Ti lascia andar via senza fronzoli: mica le dispiace che tu vada, ha del lavoro
da fare fin da stasera, e non le importa se ti ritrovi a chiederti in quale
quadro manierista hai visto quel focolare col cagnolino bretone bianco, nero e
fulvo. Fatti tuoi: Villacamilla ti riceve con piacere, eleganza, con buone e
affettuose maniere, ma ha i campi e le vigne e i boschi e gli animali da
accudire.
Villacamilla non l'ho conosciuta. Ci vorrebbe un tempo che non
ho. Villacamilla però l’ho incontrata,
come quando sul treno – dove sto scrivendo adesso – incontri una persona, e ci
parli tre minuti, e ti sembra stranamente di sapere tanto di lei, ti sembra di
intuirla, e ci ripensi la sera, e il giorno dopo, e ti rimane poi sempre un punto
luminoso di bellezza all’altezza del cuore. E una nostalgia per qualcosa che ti
chiama dal futuro.
Ho incontrato Villacamilla parecchio tempo prima di leggerne sul blog. La prima volta fu almeno 6 anni fa, durante il primo commosso incontro con Sara, essa apparve di sfuggita nelle sue parole. Poi negli anni sono venuto ad incontrarla più volte.

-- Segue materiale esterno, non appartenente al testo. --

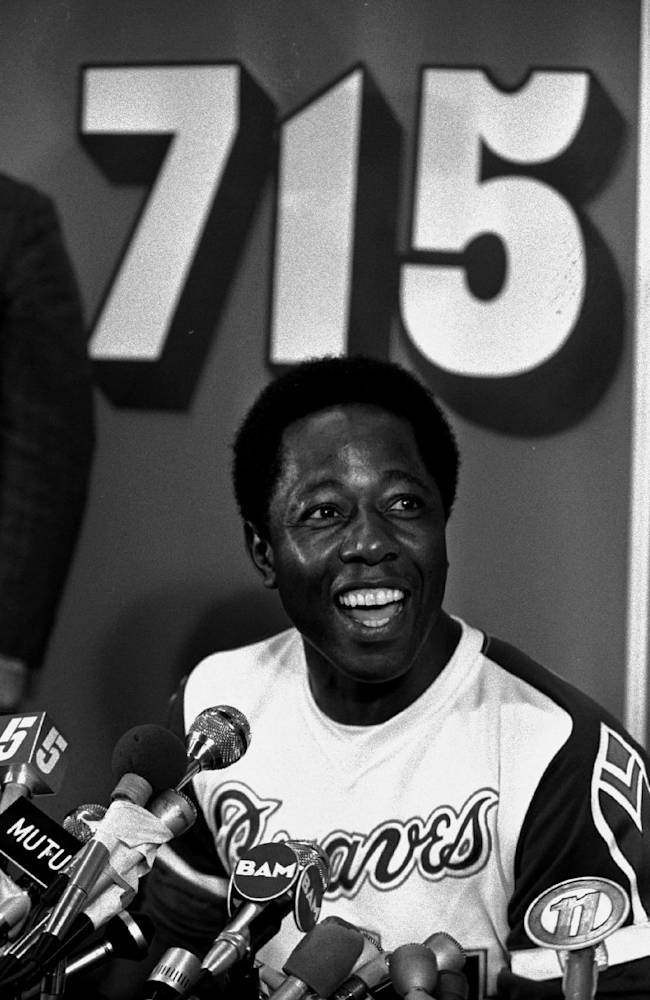 In this April 8, 1974 file photo, Atlanta Braves baseball player Hank Aaron speaks during a press conference after hitting his 715th home run during a game against the Los Angeles Dodgers, in Atlanta. The 40th anniversary of Hank Aaron's 715th home run finds the Hall of Famer, now 80, coping with his recovery from hip surgery. The anniversary of his famous homer on April 8, 1974 will be celebrated before the Braves' home opener against the Mets on Tuesday night, April 8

RispondiEliminaHo il ricordo del mio primogenito S. che corre a piedi scalzi nel prato, con l’erba appena tagliata, la foto campeggia sul mobile della sala, e quando qualche giorno fa l’ha rivista mi ha chiesto: “Quando ci torniamo papà?” . Ricordo con tenerezza l’incontro tra Silvia mia moglie in attesa del mio secondogenito D. con Sara inconsapevole che C. aveva già preso casa nel suo ventre, un annuncio avremmo scoperto poi che sapeva di visitazione. Infine ho voluto fortemente celebrare qui l’anima dell’impresa che guiderà le mie scelte future.
Eppure,
le parole di questo blog mi hanno restituito questa villa, la sua castellana e i suoi abitanti, trasformati di meraviglia, donandomi una consapevolezza nuova e più profonda del valore di questo incontro.
Il ragazzo con turbante e mazzo di fiori di Sweerts che fa da angelo ispiratore a questo blog, mi ha offerto i profumi, i colori e la tenerezza dei fiori colti nel proprio giardino interiore, volto ad oriente, irrigato dalla commozione e illuminato dalla meraviglia.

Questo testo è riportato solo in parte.